Catsitter en France 2026 : 1,2 million de propriétaires utilisent un service professionnel (Statista 2026)
Le catsitter, souvent appelé garde-chat à domicile, exerce une activité de soin et de surveillance féline. Il se déplace chez le client pour nourrir, hydrater, nettoyer les litières, jouer et administrer des soins légers (médicaments oraux). Ce métier diffère du pet sitter généraliste, du dog walker ou du pension animalier. Le marché français compte 14,9 millions de chats (FACCO 2025). 41% des foyers citadins possèdent un chat. La demande de garde à domicile progresse de 8% par an (GIRA Conseil 2026).
Le catsitter ne pratique pas de soins vétérinaires ni de toilettage professionnel. Il ne gère pas les chiens en même temps, sauf option précisée. Son activité reste non réglementée au niveau national, contrairement au vétérinaire ou à l’éducateur canin. Toutefois, le Code rural et de la pêche maritime (art. L214-6) encadre les activités liées aux animaux de compagnie. La déclaration en tant que prestataire de services à la personne (SAP) offre un cadre fiscal avantageux.
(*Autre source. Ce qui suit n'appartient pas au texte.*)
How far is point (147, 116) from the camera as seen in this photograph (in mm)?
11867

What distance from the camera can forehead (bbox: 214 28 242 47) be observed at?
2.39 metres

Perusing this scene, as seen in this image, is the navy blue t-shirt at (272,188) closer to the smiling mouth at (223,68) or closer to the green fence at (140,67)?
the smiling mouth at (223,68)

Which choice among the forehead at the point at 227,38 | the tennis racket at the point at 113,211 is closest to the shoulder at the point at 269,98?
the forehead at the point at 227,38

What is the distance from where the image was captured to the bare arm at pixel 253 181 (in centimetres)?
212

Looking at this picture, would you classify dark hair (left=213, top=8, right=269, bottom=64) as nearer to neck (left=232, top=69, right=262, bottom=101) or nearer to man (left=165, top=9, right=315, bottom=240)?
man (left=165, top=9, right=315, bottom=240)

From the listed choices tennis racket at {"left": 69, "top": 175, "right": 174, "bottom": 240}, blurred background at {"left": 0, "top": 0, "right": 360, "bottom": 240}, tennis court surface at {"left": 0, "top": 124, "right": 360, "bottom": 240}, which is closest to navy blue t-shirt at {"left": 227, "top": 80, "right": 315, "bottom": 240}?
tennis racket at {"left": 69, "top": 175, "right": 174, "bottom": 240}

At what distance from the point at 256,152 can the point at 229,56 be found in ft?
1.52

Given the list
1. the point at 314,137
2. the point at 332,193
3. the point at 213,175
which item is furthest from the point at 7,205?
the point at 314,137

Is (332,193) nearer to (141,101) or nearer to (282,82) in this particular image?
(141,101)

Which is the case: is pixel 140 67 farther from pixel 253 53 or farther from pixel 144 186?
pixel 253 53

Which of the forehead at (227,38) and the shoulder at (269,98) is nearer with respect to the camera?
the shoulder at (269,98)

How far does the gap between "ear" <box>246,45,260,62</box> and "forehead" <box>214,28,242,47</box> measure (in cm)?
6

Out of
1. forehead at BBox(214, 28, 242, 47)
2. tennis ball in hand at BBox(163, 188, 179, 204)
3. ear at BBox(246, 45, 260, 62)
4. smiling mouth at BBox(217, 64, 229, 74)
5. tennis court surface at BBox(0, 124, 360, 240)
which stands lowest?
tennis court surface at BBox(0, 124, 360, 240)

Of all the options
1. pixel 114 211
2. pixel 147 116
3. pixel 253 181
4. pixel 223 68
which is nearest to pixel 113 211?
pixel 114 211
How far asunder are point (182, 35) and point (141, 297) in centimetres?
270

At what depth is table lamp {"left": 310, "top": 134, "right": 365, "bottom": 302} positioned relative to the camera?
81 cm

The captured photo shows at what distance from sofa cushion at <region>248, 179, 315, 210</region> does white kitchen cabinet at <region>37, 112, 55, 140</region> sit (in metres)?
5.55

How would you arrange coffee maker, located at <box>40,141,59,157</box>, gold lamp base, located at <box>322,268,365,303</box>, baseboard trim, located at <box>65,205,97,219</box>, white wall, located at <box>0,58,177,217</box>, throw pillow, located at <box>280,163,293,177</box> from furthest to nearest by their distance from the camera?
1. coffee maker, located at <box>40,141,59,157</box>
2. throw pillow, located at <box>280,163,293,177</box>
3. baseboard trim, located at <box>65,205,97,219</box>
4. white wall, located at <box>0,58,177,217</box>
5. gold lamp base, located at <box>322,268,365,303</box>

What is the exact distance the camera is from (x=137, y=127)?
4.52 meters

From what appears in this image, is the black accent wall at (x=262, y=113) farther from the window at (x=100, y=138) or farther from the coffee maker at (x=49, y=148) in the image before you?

Périmètre du métier et différences vs métiers proches
Le catsitter se concentre exclusivement sur les chats. Il réalise des visites quotidiennes, d’une durée de 30 à 60 minutes. Les prestations incluent le nourrissage, le changement d’eau, le nettoyage de la litière, les jeux interactifs, le brossage léger et l’administration de médicaments si formation préalable. Il envoie un compte rendu écrit et des photos au client via une application (TimeToPet, Pawshake, Rover).
La différence avec le dog walker tient à l’espèce et à la nature de la sortie : un cat sitter ne promène pas le chat en laisse sauf habituation spécifique. Le pension animalier accueille l’animal chez lui, ce qui stress souvent les félins. Le vétérinaire est habilité aux actes médicaux. Le petsitter généraliste gère plusieurs espèces. Le catsitter spécialisé connaît le comportement félin, le langage corporel, les signes de stress ou de maladie. Il maîtrise les soins aux chats âgés, malades ou craintifs.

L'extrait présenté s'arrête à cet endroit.